▸ DOCUMENT TEXT:
_ _ _ _

Later, the Boston Police Department announced that "all vehicle traffic" in Watertown was suspended and asked that businesses remain closed. The transit authority sent buses to evacuate residents, while bomb squads combed the area.
Cambridge police -- already slammed -- announced on Twitter that they had fielded more than a dozen calls about suspicious packages in the city. All were cleared without incident.
As dawn came, police announced they were conducting a controlled detonation near Kenmore Square, across the river from MIT. They also released a vehicle description: "Police seeking MA Plate: 316-ES9, '99 Honda CRV, Color - Gray. Possible suspect car. Do not approach."
The car was later located in Cambridge, but Dzhokar Tsarnaev was not found.
Another controlled detonation was announced later in the day, as well as another lookout, this one for a green 1999 Honda sedan.
As the situations in Cambridge and Watertown continued to unfold well into the afternoon, many residents woke to a city in turmoil, though some aspects of life were returning to normal, including taxi service and trash pickup. Still, residents were nervous.

_ _ _ _

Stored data

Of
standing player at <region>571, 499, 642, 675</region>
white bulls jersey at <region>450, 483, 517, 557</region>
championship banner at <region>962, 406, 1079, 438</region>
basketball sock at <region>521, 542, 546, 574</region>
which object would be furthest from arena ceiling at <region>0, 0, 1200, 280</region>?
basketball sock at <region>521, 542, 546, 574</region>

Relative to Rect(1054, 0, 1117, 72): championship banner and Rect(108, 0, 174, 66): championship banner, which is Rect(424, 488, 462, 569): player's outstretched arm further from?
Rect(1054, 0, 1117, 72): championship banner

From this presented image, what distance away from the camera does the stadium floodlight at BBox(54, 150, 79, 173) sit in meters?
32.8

_ _ _ _

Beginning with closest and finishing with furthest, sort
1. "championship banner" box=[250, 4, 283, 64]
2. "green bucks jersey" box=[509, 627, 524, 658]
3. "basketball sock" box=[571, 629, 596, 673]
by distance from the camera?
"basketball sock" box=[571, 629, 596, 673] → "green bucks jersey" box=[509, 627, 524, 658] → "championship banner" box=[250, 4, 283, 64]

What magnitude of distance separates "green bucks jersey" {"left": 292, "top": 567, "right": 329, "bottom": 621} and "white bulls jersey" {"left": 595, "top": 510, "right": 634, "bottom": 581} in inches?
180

_ _ _ _

▸ WORK ITEM:
Continue the news report above on the police search in Watertown and Cambridge, beginning after its final sentence.

▸ TASK ANSWER:
Tweeted @BarryGagne of Watertown, "I'm seriously scared right now. Way to close to my house. (2blcks)Afraid of explosives. Everything. Be safe people #watertown #bostonstrong"
Back in Cambridge, authorities erected a blue tent-like tarp outside the suspects' home. Much of the home's contents was placed beneath it, and reporters, who had been kept a block away from the scene, were allowed to have a closer look.
Though across-the-street neighbors Santos and Jorge didn't know the suspects, they had succinct sentiments regarding their fate: They hope the remaining suspect meets the same end as his brother.
"I hope he's found dead," Santos said. "I don't think we should pay U.S. taxpayer dollars to give him a fair trial. Nah."
Jorge concurred: "I feel the same. For me, it's better. I can sleep more."